§ **Provided passage**:
════════════════════

Network performance monitoring (NPM) company LiveAction has rolled out what it is billing as a “massively improved” LiveWire packet analysis offering around performance, manageability and usability.
LiveAction has released new LiveWire Core and LiveWire PowerCore appliances that, according to the vendor, promise a 300% increase in real-time traffic analysis capabilities and a 200% expansion in storage density for the same form factor.
“With the latest updates of the LiveWire family, LiveAction has massively improved the performance, manageability, and usability of the LiveWire packet analysis solution for even the largest enterprise networks,” it said in its product update.
“This release centres around three major upgrades: new appliances, updates to the LiveWire software, and enterprise-class manageability.”
The vendor said the new appliances are field-upgradable to at least two petabytes (PB) of raw storage, up to six if using compression or slicing. LiveWire software has also been upgraded with a view to overall performance, compression and usability.
Existing LiveWire Gen 1 Core and PowerCore appliances can be upgraded to the version 23.2 software for “a dramatic boost in performance” due to increased compression, it said.

════════════════════

§ **Data excerpts**:
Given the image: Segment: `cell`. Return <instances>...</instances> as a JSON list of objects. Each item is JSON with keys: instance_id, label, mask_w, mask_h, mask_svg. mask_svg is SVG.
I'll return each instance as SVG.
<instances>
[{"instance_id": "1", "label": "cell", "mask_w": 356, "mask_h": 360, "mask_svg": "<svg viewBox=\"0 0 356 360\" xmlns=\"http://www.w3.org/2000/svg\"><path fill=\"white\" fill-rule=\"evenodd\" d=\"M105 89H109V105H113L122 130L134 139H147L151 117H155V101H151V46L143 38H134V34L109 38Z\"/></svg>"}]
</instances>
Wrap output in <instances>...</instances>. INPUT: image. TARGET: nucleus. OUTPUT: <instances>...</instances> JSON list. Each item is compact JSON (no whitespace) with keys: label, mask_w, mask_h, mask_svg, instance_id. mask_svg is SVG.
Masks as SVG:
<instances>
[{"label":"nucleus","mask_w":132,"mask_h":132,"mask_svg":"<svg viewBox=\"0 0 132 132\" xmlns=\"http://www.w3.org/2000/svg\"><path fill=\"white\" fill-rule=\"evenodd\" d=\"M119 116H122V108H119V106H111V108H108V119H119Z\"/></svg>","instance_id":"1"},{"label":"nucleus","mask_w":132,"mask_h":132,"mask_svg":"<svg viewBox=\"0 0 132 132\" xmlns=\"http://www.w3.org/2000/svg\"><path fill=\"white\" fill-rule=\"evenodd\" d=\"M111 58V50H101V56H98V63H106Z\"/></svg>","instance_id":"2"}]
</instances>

════════════════════

§ **Problems to solve**:
1) Answer these questions from the LiveWire article:
(a) What increase in real-time traffic analysis capabilities do the new LiveWire Core and LiveWire PowerCore appliances promise?
(b) What is the minimum raw storage the new appliances can be field-upgraded to?
(c) Which software version can existing LiveWire Gen 1 Core and PowerCore appliances be upgraded to?
2) Retype the LiveWire article from "Existing LiveWire Gen" to "compression, it said.".
The data is separate material with no connection to the LiveWire article.

§ **Responses per task**:
1)
(a) A 300% increase
(b) At least two petabytes (PB)
(c) Version 23.2

2)
Existing LiveWire Gen 1 Core and PowerCore appliances can be upgraded to the version 23.2 software for “a dramatic boost in performance” due to increased compression, it said.